Three men are sitting in a lab. The man on the left is wearing a white shirt with a blue patterned tie. He has short black hair and glasses. The man in the middle is wearing a grey blazer over a striped shirt. He has short, curly dark brown hair with some grey. He is holding a small electronic device. The man on the right is wearing a black blazer over a dark navy shirt.
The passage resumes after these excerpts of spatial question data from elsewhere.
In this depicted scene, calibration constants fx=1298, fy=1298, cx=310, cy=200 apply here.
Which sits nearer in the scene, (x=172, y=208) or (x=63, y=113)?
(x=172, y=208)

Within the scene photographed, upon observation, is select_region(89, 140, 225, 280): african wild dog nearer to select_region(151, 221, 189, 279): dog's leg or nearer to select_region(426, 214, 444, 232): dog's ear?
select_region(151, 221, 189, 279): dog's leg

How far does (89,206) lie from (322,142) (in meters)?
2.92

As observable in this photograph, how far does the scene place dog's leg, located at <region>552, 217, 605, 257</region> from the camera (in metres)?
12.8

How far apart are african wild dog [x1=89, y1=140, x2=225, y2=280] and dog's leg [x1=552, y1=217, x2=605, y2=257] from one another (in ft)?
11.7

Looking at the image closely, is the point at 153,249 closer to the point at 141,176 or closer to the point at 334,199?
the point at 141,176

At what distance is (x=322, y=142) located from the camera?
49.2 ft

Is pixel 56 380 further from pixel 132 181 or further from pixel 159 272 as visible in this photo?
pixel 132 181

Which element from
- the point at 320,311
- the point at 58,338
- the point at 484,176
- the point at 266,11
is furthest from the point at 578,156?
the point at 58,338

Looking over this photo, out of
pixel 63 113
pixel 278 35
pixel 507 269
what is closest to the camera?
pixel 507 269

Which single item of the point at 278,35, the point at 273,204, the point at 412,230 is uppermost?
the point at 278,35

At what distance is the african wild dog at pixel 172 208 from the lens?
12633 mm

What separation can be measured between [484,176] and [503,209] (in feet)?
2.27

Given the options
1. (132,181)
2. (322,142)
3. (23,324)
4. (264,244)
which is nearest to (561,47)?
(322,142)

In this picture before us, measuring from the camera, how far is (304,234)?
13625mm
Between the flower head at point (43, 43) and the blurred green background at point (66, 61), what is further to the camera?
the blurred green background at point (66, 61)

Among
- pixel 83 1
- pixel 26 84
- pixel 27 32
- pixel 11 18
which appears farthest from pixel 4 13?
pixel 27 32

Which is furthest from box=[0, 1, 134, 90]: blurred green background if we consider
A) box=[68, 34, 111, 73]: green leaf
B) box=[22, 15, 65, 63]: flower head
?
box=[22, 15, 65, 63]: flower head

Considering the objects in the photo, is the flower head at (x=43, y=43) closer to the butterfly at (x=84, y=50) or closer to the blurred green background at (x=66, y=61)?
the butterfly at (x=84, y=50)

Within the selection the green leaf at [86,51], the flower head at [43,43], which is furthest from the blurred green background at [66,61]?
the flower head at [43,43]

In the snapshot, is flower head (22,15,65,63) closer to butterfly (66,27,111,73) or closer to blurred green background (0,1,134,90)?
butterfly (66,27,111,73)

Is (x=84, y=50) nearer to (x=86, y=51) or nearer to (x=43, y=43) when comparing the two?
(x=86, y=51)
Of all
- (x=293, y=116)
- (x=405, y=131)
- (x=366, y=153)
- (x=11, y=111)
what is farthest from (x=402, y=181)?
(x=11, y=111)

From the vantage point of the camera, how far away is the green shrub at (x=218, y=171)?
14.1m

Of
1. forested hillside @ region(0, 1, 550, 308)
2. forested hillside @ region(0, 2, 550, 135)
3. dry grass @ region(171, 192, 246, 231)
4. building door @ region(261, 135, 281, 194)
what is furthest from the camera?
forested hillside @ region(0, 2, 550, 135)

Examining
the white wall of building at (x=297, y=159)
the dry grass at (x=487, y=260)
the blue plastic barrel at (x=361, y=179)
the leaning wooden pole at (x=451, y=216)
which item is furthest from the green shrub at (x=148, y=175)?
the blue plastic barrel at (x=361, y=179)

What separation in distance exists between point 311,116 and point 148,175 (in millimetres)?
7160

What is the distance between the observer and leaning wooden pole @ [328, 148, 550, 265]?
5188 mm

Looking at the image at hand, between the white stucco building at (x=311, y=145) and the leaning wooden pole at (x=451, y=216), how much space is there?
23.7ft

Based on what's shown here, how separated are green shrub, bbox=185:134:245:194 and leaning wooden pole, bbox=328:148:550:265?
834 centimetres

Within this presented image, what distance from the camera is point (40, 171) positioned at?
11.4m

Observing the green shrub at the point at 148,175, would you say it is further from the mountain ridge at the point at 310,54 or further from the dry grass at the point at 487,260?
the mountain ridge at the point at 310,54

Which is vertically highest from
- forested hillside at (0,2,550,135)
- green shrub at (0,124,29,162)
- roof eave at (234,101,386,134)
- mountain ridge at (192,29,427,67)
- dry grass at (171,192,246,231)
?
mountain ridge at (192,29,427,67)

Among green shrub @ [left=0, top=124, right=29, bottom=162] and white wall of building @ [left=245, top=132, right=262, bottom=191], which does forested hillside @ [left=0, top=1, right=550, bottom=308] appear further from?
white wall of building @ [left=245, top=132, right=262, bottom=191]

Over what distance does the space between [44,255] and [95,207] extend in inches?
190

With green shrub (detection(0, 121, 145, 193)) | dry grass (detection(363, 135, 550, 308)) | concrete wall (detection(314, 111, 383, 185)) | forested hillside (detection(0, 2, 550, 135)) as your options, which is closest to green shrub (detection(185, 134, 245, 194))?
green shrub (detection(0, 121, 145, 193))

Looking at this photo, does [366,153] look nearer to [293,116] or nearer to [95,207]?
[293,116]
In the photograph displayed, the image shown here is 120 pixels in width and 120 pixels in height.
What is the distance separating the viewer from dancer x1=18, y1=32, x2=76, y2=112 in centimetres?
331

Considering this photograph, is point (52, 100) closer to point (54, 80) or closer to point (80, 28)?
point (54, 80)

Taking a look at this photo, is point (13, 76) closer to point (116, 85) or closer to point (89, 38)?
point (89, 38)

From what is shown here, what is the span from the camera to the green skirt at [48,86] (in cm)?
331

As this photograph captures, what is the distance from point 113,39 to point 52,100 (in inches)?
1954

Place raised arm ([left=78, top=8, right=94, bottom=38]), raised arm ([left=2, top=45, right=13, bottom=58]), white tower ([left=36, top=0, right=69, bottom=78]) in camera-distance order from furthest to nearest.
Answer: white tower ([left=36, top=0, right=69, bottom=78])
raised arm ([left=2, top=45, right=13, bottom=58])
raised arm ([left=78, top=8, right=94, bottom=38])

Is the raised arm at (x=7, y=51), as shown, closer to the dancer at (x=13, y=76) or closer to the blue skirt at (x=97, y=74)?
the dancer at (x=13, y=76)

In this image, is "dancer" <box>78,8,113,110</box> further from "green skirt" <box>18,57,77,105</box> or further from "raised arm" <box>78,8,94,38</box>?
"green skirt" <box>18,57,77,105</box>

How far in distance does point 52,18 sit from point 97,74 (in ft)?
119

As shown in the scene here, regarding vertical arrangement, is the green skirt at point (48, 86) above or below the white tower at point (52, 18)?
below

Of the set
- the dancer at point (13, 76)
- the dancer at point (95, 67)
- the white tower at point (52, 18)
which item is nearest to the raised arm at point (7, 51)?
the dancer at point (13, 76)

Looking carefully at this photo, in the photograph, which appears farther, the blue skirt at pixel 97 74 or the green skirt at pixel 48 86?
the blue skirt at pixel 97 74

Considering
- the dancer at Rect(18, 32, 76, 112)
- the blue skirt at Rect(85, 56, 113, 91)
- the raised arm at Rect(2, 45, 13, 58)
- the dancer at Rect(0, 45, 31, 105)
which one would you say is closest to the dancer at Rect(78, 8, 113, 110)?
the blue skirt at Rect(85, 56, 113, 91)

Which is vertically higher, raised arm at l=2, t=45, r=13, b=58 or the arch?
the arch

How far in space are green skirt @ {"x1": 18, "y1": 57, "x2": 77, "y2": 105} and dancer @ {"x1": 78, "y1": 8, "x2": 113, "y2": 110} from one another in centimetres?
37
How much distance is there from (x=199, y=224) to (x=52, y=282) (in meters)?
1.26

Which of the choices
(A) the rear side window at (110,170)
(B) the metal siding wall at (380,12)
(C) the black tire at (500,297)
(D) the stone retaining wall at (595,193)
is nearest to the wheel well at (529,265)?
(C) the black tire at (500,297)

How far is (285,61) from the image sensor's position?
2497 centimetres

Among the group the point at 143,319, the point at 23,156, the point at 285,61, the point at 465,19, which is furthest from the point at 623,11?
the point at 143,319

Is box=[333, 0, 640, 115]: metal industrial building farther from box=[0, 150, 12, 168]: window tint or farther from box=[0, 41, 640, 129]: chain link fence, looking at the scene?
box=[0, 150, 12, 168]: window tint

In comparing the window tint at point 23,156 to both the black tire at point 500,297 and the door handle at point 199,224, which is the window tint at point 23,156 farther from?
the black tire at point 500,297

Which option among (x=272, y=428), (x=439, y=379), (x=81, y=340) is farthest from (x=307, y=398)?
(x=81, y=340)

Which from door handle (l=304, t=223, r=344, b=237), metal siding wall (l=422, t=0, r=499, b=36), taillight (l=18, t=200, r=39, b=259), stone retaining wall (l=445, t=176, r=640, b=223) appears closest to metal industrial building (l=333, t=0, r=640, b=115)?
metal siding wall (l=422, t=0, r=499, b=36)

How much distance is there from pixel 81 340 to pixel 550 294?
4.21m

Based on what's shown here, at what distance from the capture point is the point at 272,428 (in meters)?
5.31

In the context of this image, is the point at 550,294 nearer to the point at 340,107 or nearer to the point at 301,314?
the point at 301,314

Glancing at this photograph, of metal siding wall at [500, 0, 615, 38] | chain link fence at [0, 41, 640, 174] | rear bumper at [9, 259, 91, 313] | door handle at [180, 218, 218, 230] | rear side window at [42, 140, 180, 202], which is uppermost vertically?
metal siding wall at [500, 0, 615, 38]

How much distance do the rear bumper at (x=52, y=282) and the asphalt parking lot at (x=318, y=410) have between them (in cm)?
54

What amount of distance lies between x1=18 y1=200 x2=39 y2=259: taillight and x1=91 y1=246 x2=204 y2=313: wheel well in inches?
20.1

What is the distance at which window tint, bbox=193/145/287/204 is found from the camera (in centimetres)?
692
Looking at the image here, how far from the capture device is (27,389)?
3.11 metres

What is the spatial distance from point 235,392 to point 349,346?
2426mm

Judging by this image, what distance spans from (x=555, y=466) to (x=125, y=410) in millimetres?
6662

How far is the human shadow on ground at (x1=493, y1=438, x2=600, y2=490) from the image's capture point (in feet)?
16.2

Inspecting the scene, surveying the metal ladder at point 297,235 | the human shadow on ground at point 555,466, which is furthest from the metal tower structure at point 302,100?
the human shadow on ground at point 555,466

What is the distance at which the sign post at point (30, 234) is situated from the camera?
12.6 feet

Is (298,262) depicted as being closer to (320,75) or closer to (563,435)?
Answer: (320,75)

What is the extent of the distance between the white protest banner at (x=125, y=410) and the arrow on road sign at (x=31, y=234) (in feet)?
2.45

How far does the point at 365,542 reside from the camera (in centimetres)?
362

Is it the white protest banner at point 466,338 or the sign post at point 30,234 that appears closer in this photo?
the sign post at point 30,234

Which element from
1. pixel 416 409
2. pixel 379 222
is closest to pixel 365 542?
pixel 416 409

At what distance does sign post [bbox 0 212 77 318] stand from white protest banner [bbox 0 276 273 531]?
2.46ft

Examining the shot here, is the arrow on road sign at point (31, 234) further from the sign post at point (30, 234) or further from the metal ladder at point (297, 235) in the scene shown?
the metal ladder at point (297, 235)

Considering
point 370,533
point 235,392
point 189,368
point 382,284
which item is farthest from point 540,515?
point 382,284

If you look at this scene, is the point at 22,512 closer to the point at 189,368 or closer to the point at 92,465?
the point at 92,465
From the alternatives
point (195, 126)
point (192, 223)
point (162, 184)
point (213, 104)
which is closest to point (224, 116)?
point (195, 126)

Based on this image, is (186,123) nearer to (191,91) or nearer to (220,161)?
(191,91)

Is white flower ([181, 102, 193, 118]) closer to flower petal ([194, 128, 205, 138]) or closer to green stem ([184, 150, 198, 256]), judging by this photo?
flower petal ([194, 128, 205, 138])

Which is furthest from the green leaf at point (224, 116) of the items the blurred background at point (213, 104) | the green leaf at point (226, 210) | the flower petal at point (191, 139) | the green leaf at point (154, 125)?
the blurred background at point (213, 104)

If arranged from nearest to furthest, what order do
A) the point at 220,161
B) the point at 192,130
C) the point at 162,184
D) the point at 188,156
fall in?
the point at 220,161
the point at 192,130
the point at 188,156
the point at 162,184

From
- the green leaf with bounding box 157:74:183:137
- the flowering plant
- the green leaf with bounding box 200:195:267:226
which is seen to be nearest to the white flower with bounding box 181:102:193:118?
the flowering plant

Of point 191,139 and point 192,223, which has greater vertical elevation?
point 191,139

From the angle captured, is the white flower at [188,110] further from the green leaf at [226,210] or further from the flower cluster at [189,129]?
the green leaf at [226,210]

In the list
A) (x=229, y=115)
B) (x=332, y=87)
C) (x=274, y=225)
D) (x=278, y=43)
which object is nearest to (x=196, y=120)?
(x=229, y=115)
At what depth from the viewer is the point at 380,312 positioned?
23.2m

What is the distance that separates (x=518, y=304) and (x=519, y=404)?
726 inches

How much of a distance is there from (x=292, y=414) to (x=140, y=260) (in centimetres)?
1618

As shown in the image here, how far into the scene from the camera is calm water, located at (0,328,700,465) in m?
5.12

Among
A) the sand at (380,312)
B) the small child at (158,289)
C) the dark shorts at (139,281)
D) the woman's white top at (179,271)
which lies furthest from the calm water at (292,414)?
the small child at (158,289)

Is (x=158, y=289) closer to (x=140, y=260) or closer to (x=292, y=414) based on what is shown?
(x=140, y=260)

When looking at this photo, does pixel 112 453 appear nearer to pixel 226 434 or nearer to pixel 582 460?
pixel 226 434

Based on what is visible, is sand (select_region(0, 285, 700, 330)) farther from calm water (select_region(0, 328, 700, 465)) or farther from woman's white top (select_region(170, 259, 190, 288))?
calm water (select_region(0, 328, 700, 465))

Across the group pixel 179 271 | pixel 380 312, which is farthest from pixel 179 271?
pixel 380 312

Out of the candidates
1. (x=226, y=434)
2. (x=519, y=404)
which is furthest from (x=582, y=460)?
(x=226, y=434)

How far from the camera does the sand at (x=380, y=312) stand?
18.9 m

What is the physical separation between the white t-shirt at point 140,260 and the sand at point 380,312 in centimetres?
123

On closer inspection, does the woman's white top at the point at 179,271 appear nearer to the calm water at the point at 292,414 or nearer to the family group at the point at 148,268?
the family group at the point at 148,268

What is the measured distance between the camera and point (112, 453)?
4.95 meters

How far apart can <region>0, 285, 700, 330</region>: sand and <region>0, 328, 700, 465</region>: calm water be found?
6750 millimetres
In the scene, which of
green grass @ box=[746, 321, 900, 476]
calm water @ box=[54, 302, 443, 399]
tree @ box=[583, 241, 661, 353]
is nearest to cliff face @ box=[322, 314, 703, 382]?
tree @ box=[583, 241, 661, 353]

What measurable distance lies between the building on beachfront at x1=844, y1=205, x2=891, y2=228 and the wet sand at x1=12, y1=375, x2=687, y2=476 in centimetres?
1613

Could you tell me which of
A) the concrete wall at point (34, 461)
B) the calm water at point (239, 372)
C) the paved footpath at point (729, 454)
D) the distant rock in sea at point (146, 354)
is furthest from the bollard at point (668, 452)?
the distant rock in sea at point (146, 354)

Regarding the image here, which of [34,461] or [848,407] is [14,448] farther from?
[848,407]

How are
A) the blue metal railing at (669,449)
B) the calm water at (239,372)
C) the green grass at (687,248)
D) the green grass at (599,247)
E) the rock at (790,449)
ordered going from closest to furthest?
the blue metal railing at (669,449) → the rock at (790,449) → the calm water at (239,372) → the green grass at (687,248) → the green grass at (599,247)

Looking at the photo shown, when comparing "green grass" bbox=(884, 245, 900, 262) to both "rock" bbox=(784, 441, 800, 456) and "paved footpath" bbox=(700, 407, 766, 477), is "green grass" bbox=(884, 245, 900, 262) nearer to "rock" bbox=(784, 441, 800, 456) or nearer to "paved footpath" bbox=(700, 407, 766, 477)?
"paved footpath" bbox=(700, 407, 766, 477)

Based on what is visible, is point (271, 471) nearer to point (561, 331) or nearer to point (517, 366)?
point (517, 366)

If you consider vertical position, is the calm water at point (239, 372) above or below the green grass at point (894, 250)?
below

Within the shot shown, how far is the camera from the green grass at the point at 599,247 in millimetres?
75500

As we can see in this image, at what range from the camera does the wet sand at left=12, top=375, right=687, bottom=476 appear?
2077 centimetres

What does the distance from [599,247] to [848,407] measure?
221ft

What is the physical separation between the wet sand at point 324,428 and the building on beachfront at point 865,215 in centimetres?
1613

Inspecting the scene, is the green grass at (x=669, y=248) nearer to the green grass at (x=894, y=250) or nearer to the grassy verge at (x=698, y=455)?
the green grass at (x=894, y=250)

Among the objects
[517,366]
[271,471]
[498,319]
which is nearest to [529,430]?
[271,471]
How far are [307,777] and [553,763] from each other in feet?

He has short dark brown hair with some grey.

Brain-controlled exoskeleton offers hope for spinal cord injury patients

People living with spinal cord injury and paraplegia may one day be able to walk again using an exoskeleton controlled by their brain, a new study suggests.

Researchers in the US have developed a bidirectional brain-computer interface (BDBCI), which allows a person to control a robotic walking exoskeleton using brain signals and receive artificial leg sensations through direct electrical stimulation of the sensory cortex.

They say the system addresses the limitations of existing exoskeletons, which rely on manual control and provide no sensory feedback, resulting in reduced gait speed and an increased risk of falls.

“Millions of people worldwide suffer from paralysis from spinal cord injury, with loss of lower-extremity motor and sensory function leading to wheelchair dependence and increased risk of serious secondary conditions including heart disease, osteoporosis and pressure ulcers,” said Dr An Do, Associate Professor of Neurology at UC Irvine and co-author of the study.

“Recovering the ability to walk ranks among the highest rehabilitation priorities for paralysed individuals.”

In the study, a 50-year-old woman undergoing epilepsy evaluation operated the BDBCI-controlled exoskeleton after electrodes had been placed on the surface of her brain.

She completed 10 exercises and rapidly achieved a high level of performance, according to the researchers.

Artificial sensation was delivered through direct cortical electrical stimulation, a technique the researchers identify as the safest and most practical option for eliciting leg sensation in ambulatory settings.

To validate artificial sensory feedback, the participant completed a blind step-counting task, correctly identifying steps with an overall accuracy of almost 93%.

She also identified right leg, left leg and null (no stimulation) feelings with 96, 84 and 100 percent accuracy, respectively.

The participant confirmed in all 10 runs that exoskeleton steps triggered matching contralateral leg sensations and reported that the sensory feedback aided task performance.

No adverse events were noted throughout the study, the researchers said.

Looking ahead, the team planning to develop a fully implantable version of the BDBCI to eliminate transdermal components that pose infection risk.

They also hope to test the function of the system on people with complete leg paralysis.

“This work demonstrates that it’s feasible to restore both the motor and sensory dimensions of walking using a single, compact, embedded brain-computer interface system,” said Dr Do.

“We believe this lays a critical foundation for the development of fully implantable systems that could one day give paraplegic patients a meaningful and natural sense of movement.”